資産運用の課題は、資産のもつ本来的な利息配当金を稼ぎ出す力を高めることである。利息配当を稼ぎ出す力が増せば、結果として、時価は上昇する。資産運用とは、資産の配分を工夫し、また各資産のなかでの収益性改善努力を通じて、資産から生まれる利息配当金の期待収入額を増やすことである。これが、投資の基本だ。では、資産から生まれる利息配当金の期待収入額を増やすというのは、どうすることなのか。


不動産投資は、ただ単に不動産を所有することではあり得ない。同じ物件でも、テナント政策や営業の巧拙、改修等の管理方法の巧拙によって、賃料収入の量と安定性は、異なってくる。賃料収入の量と安定性を高めるように不動産を管理することが、不動産投資の意味である。

株式の理論価格は、将来にわたる受け取り配当金額の現在価値である。これは、不動産の理論価格が、将来にわたる賃料収入(諸コスト控除後の賃料)の現在価値であるのと全く同じである。しかし、企業の株式を取得することによっては、将来配当を増やすような管理を行うことはできない。そのような管理は、企業の経営に委託されているのだ。ここが、株式投資と不動産投資の基本的な違いである。

では、企業における将来配当の量と安定性を高める経営とは何か。これは、企業経営の本質である。論点は一点。即ち、将来配当の期待値を高めるということは、現在配当を増やすことではないということだ。

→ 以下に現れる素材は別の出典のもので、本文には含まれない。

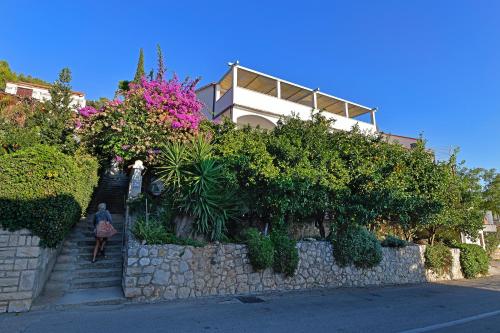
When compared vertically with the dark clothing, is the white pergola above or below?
above

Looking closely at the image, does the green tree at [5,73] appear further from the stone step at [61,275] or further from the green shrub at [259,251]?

内部留保を将来へ向けて積極的に投資するからこそ、将来における配当の期待値が上昇するのである。一方で、企業経営が、将来の成長にとっての必要不可欠な資産の構成、効率的な資産の構成に、徹底的にこだわるならば、過剰な内部留保は配当され、不稼動資産は売却されて配当されることを通じて、結果的に現在配当も増える理屈である。このように、効率的な資産管理を通じて将来成長を実現する企業へ投資することが、株式投資の本質に他ならない。

債券というのは、利息額が固定されている投資対象である。利息額は増やしようがない。故に、債券投資では、絶対的な利息額が本来あるべき利息額よりも大きいかどうかを問題にしている。つまり、本来の利息額よりも、余計に利息が取れる債券が価値のある債券という判断である。本来の利息よりもより多くの利息を取るというのは、利息を増やすのと同じことである。

さて、以上のように、投資ということを、投資対象資産の持つ将来的なキャッシュフロー(利息配当金)の創出能力を高めることだとすると、投資が効率的に行われる限り、投資対象資産の価格は上昇するはずである。投資が効率的かどうかの指標は、結局は、利息配当金収益と、価格の上昇を総合したトータルリターンになる。

そして、そのトータルリターンと市場平均とを比較することにも、一定の意味はあろう。しかし、結果と目的は峻別されるべきだ。結果的に価格の上昇が起きることと、価格の上昇を目的とすることとは、全く異なる。市場平均と比較することで投資成果を評価することと、市場平均に勝つことを運用の目的とすることとは、全く異なる。学問の目的が良い成績をとることではないように。